2 indeed.. I will try to get as far ahead as i can, so you can get ahead of the schedule..

tonight i will put on the next one (and if I can the next one after that) but it may take until the weekend before i can get further ahead of the schedule..
Sep 10 I need to know in comparing two histograms the y-axis intervals should be
similar or not.
E.g. No of mothers in 1977 at intervals of 10, 20, 30 etc.
No of mothers in 1980 at intervals of 25, 50, 75, etc.
not necessarily.. if back to back

important that they share the same SCALE
but scale can be divided up differently in
the two


| | | | etc
| | | | | | | etc

as long as the contrast of the 2 distrns comes through!
Sep 10 Hi Prof. Hanley
I was at the bookstore and unfortubately they have sold all copies of the required text book. They said they will order 30 more copies. Meanwhile, I have completed the homegrown exercises. Can you get back me and let me know what to do?

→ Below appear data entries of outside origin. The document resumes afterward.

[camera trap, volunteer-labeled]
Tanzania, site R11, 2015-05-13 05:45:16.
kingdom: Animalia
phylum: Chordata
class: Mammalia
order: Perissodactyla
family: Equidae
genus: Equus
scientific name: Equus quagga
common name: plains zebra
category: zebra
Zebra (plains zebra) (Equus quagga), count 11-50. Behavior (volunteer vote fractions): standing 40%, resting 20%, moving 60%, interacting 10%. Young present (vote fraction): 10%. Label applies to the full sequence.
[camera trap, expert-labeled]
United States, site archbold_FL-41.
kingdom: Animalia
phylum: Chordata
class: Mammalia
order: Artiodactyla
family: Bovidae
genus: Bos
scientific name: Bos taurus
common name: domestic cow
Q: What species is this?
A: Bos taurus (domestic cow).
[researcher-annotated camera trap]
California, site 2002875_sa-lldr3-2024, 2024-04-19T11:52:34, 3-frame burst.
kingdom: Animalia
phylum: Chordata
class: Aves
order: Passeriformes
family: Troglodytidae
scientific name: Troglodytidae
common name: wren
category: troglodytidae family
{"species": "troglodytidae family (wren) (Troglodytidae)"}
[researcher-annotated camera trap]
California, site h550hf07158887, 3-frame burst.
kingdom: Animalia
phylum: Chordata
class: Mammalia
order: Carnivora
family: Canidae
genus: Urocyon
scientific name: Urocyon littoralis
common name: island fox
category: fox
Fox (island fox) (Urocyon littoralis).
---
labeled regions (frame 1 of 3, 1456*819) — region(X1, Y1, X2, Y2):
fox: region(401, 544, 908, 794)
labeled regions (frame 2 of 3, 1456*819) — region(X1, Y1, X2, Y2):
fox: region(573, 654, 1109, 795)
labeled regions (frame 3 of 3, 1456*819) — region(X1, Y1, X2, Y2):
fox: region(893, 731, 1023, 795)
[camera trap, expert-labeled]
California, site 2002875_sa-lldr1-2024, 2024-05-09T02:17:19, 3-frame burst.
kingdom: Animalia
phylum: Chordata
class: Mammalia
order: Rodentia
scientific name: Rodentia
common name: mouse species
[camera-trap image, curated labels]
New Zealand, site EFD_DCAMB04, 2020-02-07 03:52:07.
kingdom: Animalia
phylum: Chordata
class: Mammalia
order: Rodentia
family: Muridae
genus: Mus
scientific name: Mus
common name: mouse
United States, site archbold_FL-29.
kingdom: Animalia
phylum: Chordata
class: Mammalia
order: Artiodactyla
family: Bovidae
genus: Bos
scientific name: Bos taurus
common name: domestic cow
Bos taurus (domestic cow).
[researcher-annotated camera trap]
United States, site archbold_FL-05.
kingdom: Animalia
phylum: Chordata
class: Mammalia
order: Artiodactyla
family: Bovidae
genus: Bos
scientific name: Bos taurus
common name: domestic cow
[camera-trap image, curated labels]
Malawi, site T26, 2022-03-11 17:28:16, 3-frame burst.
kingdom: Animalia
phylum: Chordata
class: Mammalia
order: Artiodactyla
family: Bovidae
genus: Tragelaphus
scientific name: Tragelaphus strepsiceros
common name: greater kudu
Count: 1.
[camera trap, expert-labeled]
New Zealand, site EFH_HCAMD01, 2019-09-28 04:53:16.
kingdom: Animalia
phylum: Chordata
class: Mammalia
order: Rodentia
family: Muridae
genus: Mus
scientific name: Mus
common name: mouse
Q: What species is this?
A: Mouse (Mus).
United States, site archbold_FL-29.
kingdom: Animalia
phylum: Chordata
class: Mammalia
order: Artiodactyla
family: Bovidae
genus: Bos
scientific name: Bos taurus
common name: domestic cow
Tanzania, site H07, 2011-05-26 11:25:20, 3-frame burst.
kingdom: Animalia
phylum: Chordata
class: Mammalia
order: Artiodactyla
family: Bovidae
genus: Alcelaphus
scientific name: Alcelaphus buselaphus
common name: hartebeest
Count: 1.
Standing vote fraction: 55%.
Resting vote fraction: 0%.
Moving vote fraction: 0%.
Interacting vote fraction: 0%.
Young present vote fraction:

Thank you for your time
The bookstore ordered 50 copies

I have left a voice mail with the bookstore to find out
when the next batch will be in

meanwhile with this email I am asking Marlene Abrams
to send a message to all of our upper year students to ask if any of them would be willing to sell (or loan) their copy from last year..

Marlene: the book in question is Moore and McCabe
Intro to Practice of Statistics 3rd edition [the edition with the pictures of campbell's soups on the front cover!]

for now try to photocopy the exercises from someone
my copy is at home but I will bring a photocopy
Aug 29 Do you know the date of the final exam in stats 607A? Tuesday Dec 11 9:00-12:00
Aug 28 I am an incoming Masters thesis student who just received your email regarding familiarity with statistical computer packages.

Although I am somewhat familiar with SAS (having used this program in stats II), I have been using Statview for all analyses performed as a research assistant. How useful could Statview be in this course?
Our dept (and most of the affiliated research units) find SAS to be very powerful for handling complex data. We have 20 years of experience with it and with so many persons here with SAS expertise, a new person who learns SAS will not be alone. SAS is also the main package in the multiple regression course 621-data analysis I) in the winter term.

I expect Statview would be fine, but the issue is whether you want to be somewhat on your own next term -- and for your thesis!